En las tradiciones de oriente la respiración consciente siempre ha sido un elemento central para el desarrollo humano, en la cultura hindú encontramos el concepto del Prana (energía vital o absoluta) que ingresa a los seres humanos por medio de la respiración y es distribuida en el organismo por medio de ella. Por eso dentro de la práctica de yoga se realizan los pranayama, que son las diferentes técnicas y ejercicios de respiración que nos permiten controlar el prana y llevar la energía vital en nuestro cuerpo.

Pero no solo la respiración consciente trae múltiples beneficios para el cuerpo físico, también está estrechamente relacionada con nuestras emociones. Piensa en emociones como el miedo, la ansiedad, la rabia, o el estrés; estas emociones están acompañadas de cierto patrón respiratorio que es más superficial, rápido e irregular. Piensa ahora en emociones como la tranquilidad, la confianza o la calma; la respiración que acompaña dichas emociones es profunda, pausada y regular.
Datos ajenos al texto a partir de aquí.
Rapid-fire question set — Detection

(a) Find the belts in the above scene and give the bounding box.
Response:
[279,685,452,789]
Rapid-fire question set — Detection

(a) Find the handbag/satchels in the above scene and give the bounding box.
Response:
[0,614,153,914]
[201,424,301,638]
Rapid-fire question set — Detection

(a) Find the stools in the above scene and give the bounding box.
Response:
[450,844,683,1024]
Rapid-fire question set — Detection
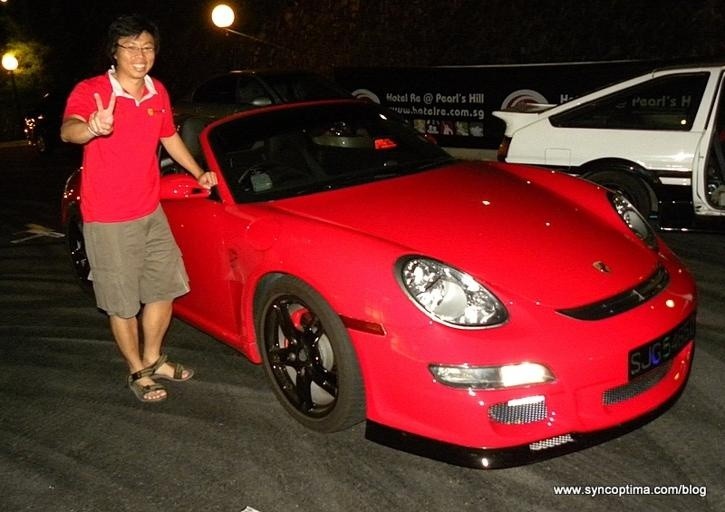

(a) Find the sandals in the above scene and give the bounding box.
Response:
[150,352,194,382]
[128,367,168,403]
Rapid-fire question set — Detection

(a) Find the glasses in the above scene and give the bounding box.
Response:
[117,43,156,55]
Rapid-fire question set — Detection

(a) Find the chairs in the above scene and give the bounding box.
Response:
[176,114,240,201]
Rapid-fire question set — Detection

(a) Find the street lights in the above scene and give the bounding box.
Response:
[2,55,25,125]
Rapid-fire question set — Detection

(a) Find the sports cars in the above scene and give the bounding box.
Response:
[493,65,724,231]
[62,97,698,470]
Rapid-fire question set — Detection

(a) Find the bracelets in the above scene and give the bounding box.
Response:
[87,127,99,137]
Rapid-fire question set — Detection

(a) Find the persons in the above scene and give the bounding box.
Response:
[61,9,219,404]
Cuando aprendemos a respirar, aprendemos a gestionar nuestras emociones de una manera más consciente y saludable.

La respiración nos hace menos reactivos, pues cuando llevamos toda nuestra atención hacia ella nos conectamos con el momento presente y salimos del piloto automático para pasar a un estado más consciente, en el cual podemos responder mejor antes las situaciones que nos arroje la vida en el día a día.

Entonces ¿Cómo podemos empezar a conectarnos con nuestra respiración? Sigue estos pasos

  • Establece un momento del día, puede ser en la mañana, al medio día o en la noche.
  • Escoge un lugar en donde puedas estar tranquilo unos minutos, sin interrupciones.
  • Busca una postura cómoda pero firme y lleva una mano a tu pecho y otra a tu abdomen, cierra tus ojos si es cómodo para ti.
  • Observa cómo está tu respiración en ese momento. ¿La sientes hacia el estómago, pecho o clavícula? ¿La sientes regular o irregular, pausada o agitada?
  • Empieza a profundizar inhalando por nariz y llevando todo el aire conscientemente el abdomen y exhalando con control, puedes exhalar por boca o nariz. Realiza de 6 a 10 respiraciones profundas.

También es importante a lo largo del día practicar la pausa de respiración, en la cual puedas realizar algunas respiraciones profundas durante tu jornada. Por ejemplo, antes o después de una reunión, antes de empezar a comer o antes de tener una conversación con otra persona. Puedes poner alarmas en tu celular o incluso hacerlo en compañía de otra persona. Estos son micro momentos de consciencia que te permitirán anclarte y centrarte a lo largo del día.

Dedicar unos minutos al día a tu respiración no te quitará mucho tiempo y si traerá a tu vida beneficios físicos, mentales y emocionales que notarás muy pronto.

Y por último, no olvides prestar atención al lugar sagrado que existe entre la inhalación y la exhalación, pues es allí en donde podrás experimentar el milagro de la vida en todo su esplendor.